------ Data supplied ------

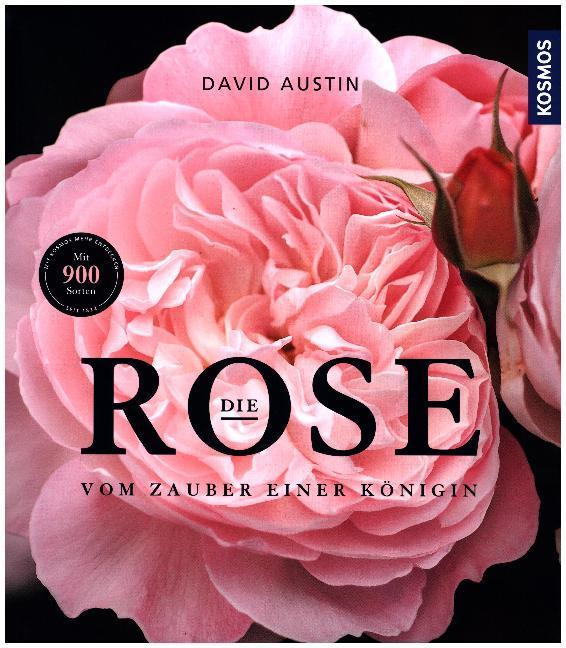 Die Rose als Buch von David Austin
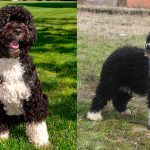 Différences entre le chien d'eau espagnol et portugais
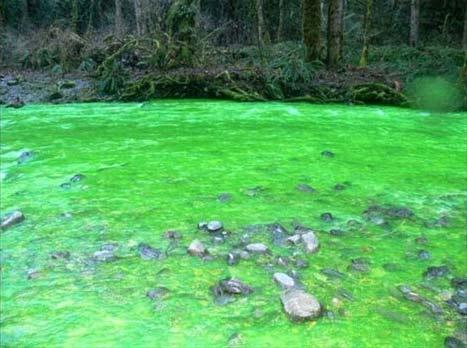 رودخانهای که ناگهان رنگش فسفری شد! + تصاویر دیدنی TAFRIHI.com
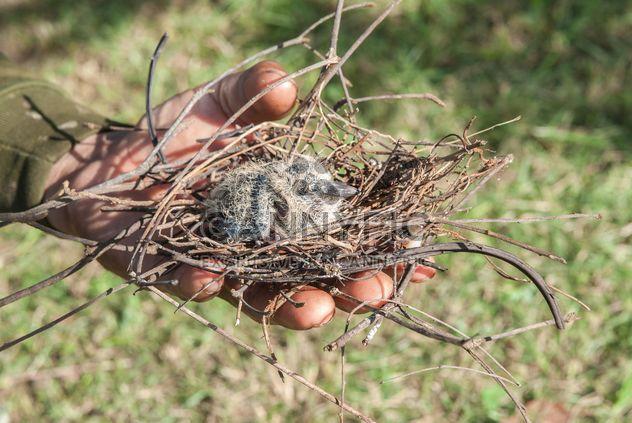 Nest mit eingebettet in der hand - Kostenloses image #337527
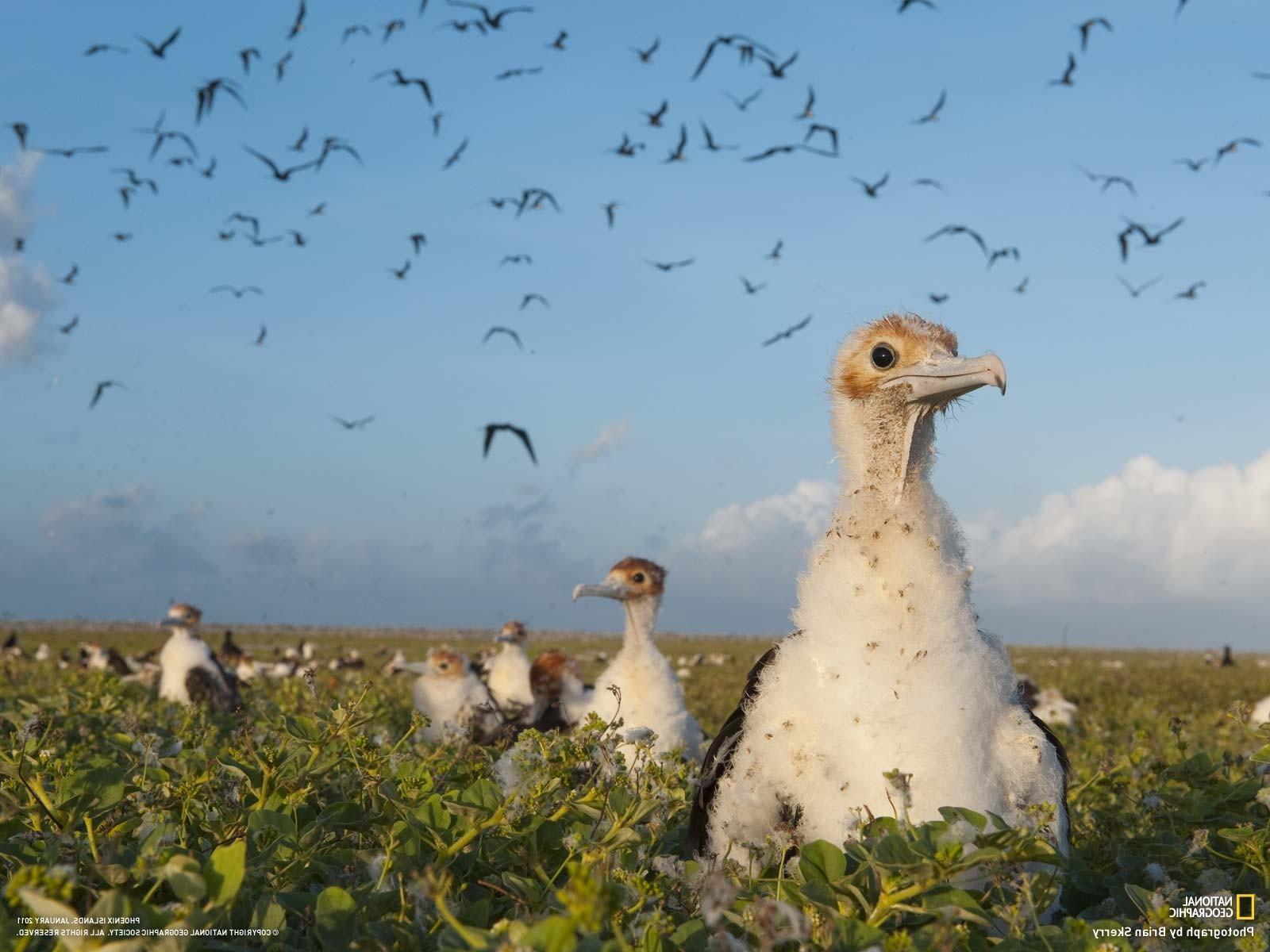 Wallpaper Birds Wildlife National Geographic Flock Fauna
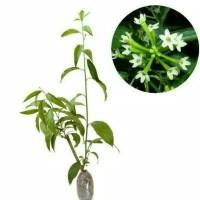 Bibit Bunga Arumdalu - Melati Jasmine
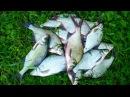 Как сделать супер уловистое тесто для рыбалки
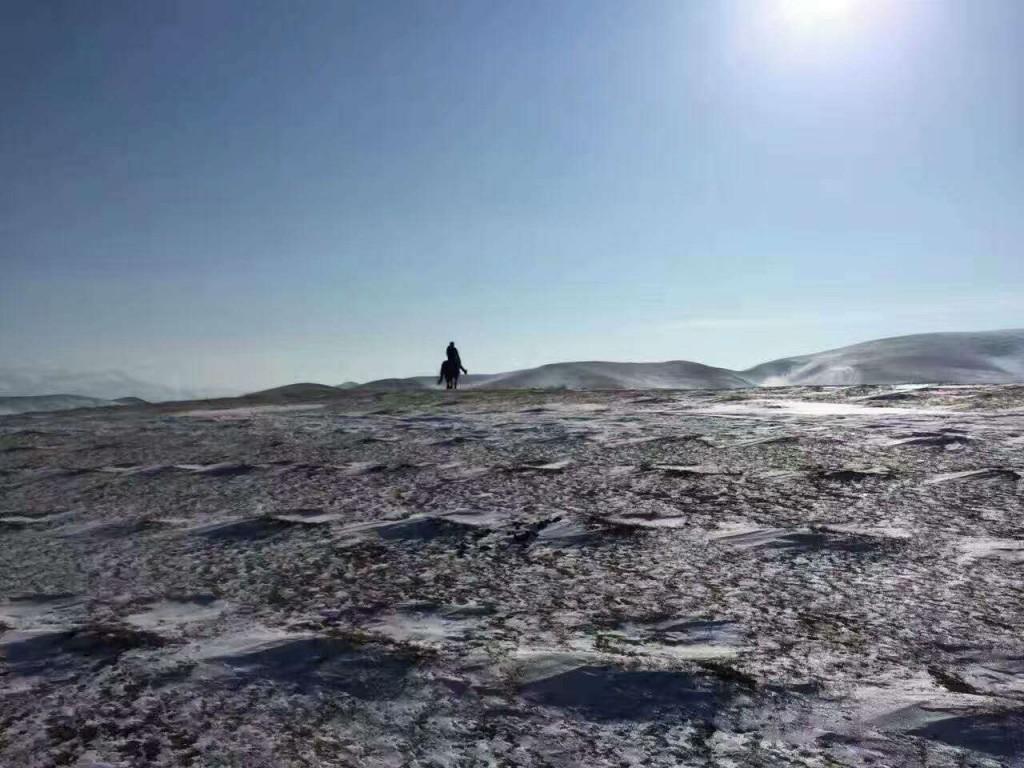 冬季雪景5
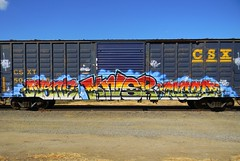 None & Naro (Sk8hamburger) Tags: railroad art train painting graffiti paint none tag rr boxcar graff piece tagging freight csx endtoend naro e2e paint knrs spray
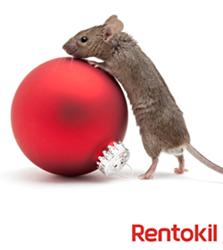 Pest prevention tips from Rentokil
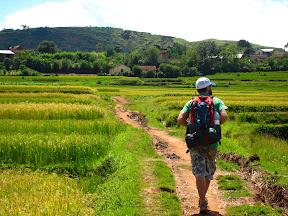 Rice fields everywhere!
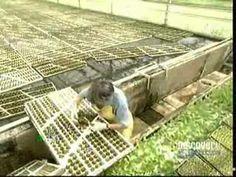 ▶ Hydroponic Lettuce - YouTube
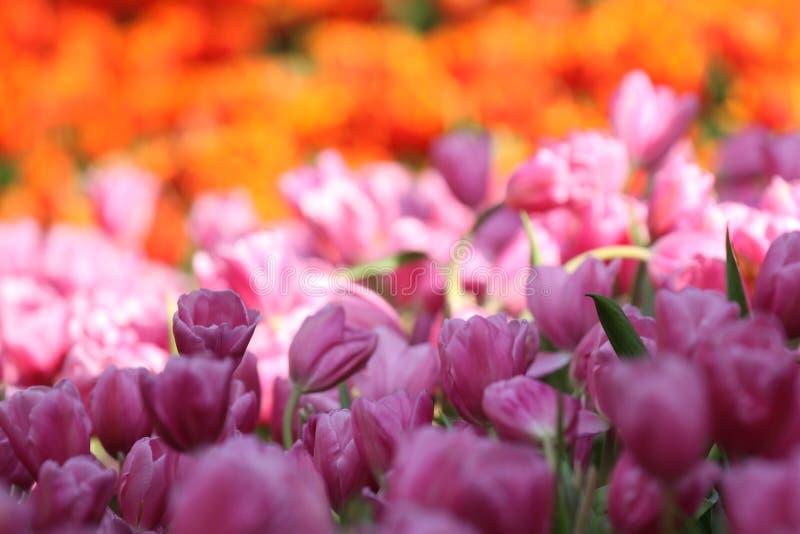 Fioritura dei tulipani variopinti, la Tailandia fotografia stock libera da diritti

------
------ Data supplied ------

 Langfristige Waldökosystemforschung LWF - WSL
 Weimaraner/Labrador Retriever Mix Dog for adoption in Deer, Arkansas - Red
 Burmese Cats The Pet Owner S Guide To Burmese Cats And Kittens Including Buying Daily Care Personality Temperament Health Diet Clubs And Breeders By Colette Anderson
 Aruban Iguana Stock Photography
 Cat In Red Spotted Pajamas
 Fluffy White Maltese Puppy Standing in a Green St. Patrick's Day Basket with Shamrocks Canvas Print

------
------ Data supplied ------

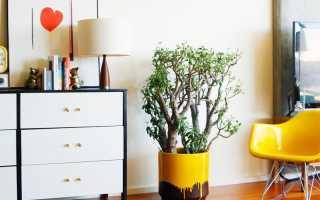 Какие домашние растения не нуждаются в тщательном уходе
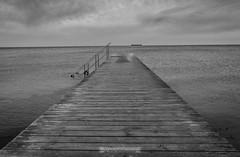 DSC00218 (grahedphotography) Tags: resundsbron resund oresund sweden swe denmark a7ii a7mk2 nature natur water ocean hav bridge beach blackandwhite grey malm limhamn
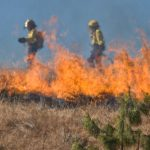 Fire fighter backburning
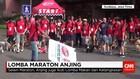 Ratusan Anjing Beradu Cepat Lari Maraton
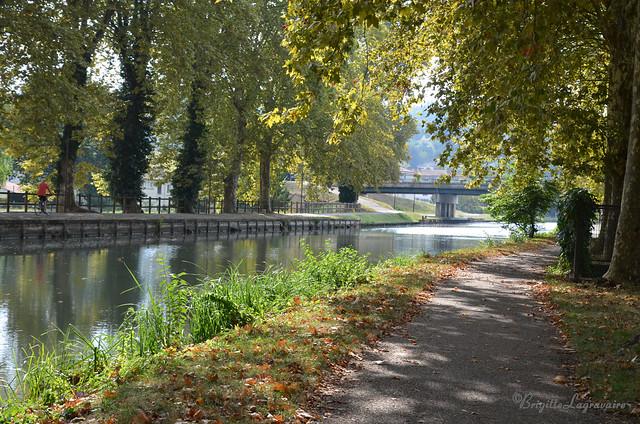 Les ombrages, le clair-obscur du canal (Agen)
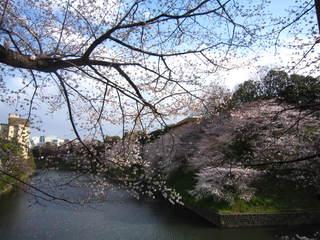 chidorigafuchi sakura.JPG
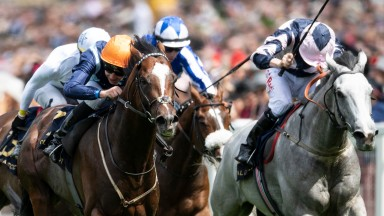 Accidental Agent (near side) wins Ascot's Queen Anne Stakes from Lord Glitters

------

Problem requirements — Copy only what lies between the line with "Die Rose als Buch von David Austin" and the line with "Lettuce - YouTube", those two lines included, exactly as given above; pictures stay out.

Answer —
 Die Rose als Buch von David Austin
 Différences entre le chien d'eau espagnol et portugais
 رودخانهای که ناگهان رنگش فسفری شد! + تصاویر دیدنی TAFRIHI.com
 Nest mit eingebettet in der hand - Kostenloses image #337527
 Wallpaper Birds Wildlife National Geographic Flock Fauna
 Bibit Bunga Arumdalu - Melati Jasmine
 Как сделать супер уловистое тесто для рыбалки
 冬季雪景5
 None & Naro (Sk8hamburger) Tags: railroad art train painting graffiti paint none tag rr boxcar graff piece tagging freight csx endtoend naro e2e paint knrs spray
 Pest prevention tips from Rentokil
 Rice fields everywhere!
 ▶ Hydroponic Lettuce - YouTube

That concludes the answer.